Beltran hit .435, and, in just 12 games, he hit eight homers, drove in 14 runs and scored 21 times. The eight homers tied Barry Bonds' postseason record.
An October like that and maybe Werth moves from the neighborhood of Jason Bay, whom the Mets signed after last season for 4 years and $66 million, and into Beltran's zip code.
After 2004, Beltran landed with the Mets for 7 years and $119 million, then a coup for agent Scott Boras.
Maybe, somehow, Werth gets even more. It is a scenario he has considered.
"Probably more than I'm ready to talk about. Or think about. Obviously, I'm aware of what the situation is," Werth said.
It's a situation he hardly could have anticipated 4 years ago, or even 2 years ago.
Entering 2008, Werth was coming off a comeback season. A first-round pick of Baltimore in 1997 and a top Dodgers prospect until 2005, a baffling wrist injury dogged Werth and cost him 2006.
Finally, as he considered quitting baseball for a college football career (really), Werth visited a specialist at the Mayo Clinic, and that revealed the problem.
His wrist repaired, Werth landed with the Phillies in 2007, where Pat Gillick was the GM. Gillick had drafted Werth in Baltimore. Werth scraped out 255 at-bats that season. He became a regular for 2008's World Series title run. He was a full-time starter in 2009.

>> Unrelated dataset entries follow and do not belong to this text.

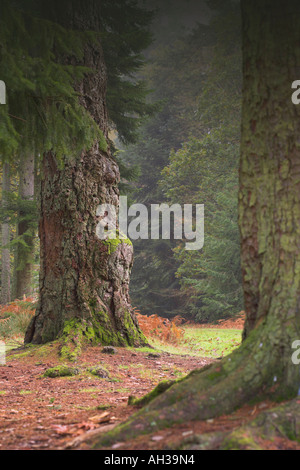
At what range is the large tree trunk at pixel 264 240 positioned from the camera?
239 centimetres

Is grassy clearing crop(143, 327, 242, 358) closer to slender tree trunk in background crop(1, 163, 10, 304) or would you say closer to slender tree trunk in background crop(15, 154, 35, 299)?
slender tree trunk in background crop(15, 154, 35, 299)

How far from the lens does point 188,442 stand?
2.00 meters

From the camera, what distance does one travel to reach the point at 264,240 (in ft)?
8.73

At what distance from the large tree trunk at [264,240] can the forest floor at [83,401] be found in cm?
13

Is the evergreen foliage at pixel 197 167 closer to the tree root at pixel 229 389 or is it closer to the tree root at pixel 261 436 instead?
the tree root at pixel 229 389

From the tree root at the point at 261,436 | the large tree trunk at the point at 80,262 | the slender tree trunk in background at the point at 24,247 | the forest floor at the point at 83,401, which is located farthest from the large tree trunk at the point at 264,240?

This year he hit .296 with 27 homers and 85 RBI, all second best among Phillies regulars with at least 400 at-bats. He led the team with 106 runs, a .388 on-base percentage and a .532 slugging percentage.
His 46 doubles led the National League, just ahead of Cardinals slugger Matt Holliday, another Boras client who, after last season, signed a deal nearly identical to Beltran's. Boras already has compared Werth with Holliday.

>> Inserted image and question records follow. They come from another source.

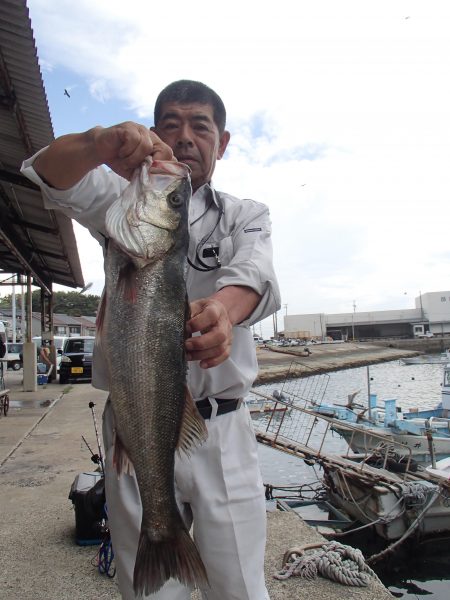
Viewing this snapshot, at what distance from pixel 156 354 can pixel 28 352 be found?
15283 millimetres

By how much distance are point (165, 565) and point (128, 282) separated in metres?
1.05

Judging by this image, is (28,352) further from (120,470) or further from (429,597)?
(120,470)

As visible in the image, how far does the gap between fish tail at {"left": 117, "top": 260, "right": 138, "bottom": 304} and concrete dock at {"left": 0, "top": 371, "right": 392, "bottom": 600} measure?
9.45 feet

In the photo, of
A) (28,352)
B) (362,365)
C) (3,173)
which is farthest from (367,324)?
(3,173)

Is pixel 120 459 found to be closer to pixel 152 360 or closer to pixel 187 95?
pixel 152 360

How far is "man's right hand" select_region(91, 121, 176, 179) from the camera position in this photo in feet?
6.41

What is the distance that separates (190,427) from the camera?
77.9 inches

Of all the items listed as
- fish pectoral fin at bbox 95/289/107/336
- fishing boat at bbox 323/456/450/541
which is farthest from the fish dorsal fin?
fishing boat at bbox 323/456/450/541

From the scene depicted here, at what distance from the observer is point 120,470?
77.9 inches

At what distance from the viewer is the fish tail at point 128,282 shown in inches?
74.2

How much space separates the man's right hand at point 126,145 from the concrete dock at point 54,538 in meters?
3.23

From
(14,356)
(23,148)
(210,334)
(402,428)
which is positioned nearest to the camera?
(210,334)

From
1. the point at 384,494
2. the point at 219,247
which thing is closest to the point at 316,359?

Werth this season batted fifth and served as Ryan Howard's righthanded protection. Facing a Reds staff loaded with lefthanders out of the bullpen, the catchiest story on a team thin on new story lines, Werth will serve as Howard's protection on the biggest stage of his career.
Not that everything has gone perfectly this year. His .186 with runners in scoring position drops to .139 with RISP and two outs, both worst among everyday players.
However, Werth has come through masterfully late this season. His three-run homer against the Braves on Sept. 21 gave the Phillies a lead they never relinquished, and his single later in that game led to two more insurance runs.
His three hits in the shutout clincher at Washington 6 days later included a leadoff homer in the second and a two-out, two-run double in the sixth.
His walkoff, two-run homer that beat the Nationals on Sept. 19 and kept the Phillies three games ahead of the heating Braves resonates most . . . though it might have meant little if not for his two-out, RBI single in the fifth.
Those were exclamation points during Werth's second-half run. In the Phillies' 45-17 stretch from July 22 to the clincher, Werth hit .314 with 13 homers, 33 RBI and 50 runs scored.
In the 11-2 stretch to the clincher, he hit .354 with six homers, 17 RBI, scored 14 runs and walked nine times.
In 2004 for the Astros, Beltran hit .317 in the 9-1 stretch run that ended with a clinching win in the season finale.
That was Beltran's sixth season, after which he was 27. He hit 38 homers and drove in 104 runs, but hit .267, well below Werth's level. This is Werth's sixth season, and he's 31, but he has played less than three seasons as a full-time player, so there's less wear and tear.
He has value. It could dramatically escalate - especially since now, he, too, has hired Boras.
Werth realizes that even Boras, a magician at presenting a client's attributes, might have trouble minimizing those overall clutch numbers.
"That's what everyone will talk about, right?" Werth said.
Maybe not in light of his September and, possibly, his October.
Werth, who made $7.5 million this season, embraces the opportunity.
"Personally, I'm in a good place, however you want to look at it. A good position," he said, reclining in a locker that is unlikely to be his next season. "It's kind of allowed me to just go out there and play. Everybody, no matter where they work or what they do, on some level they've got to be concerned about where they're going, their job, their career.
"Right now, I'm in a place where I don't have any of that."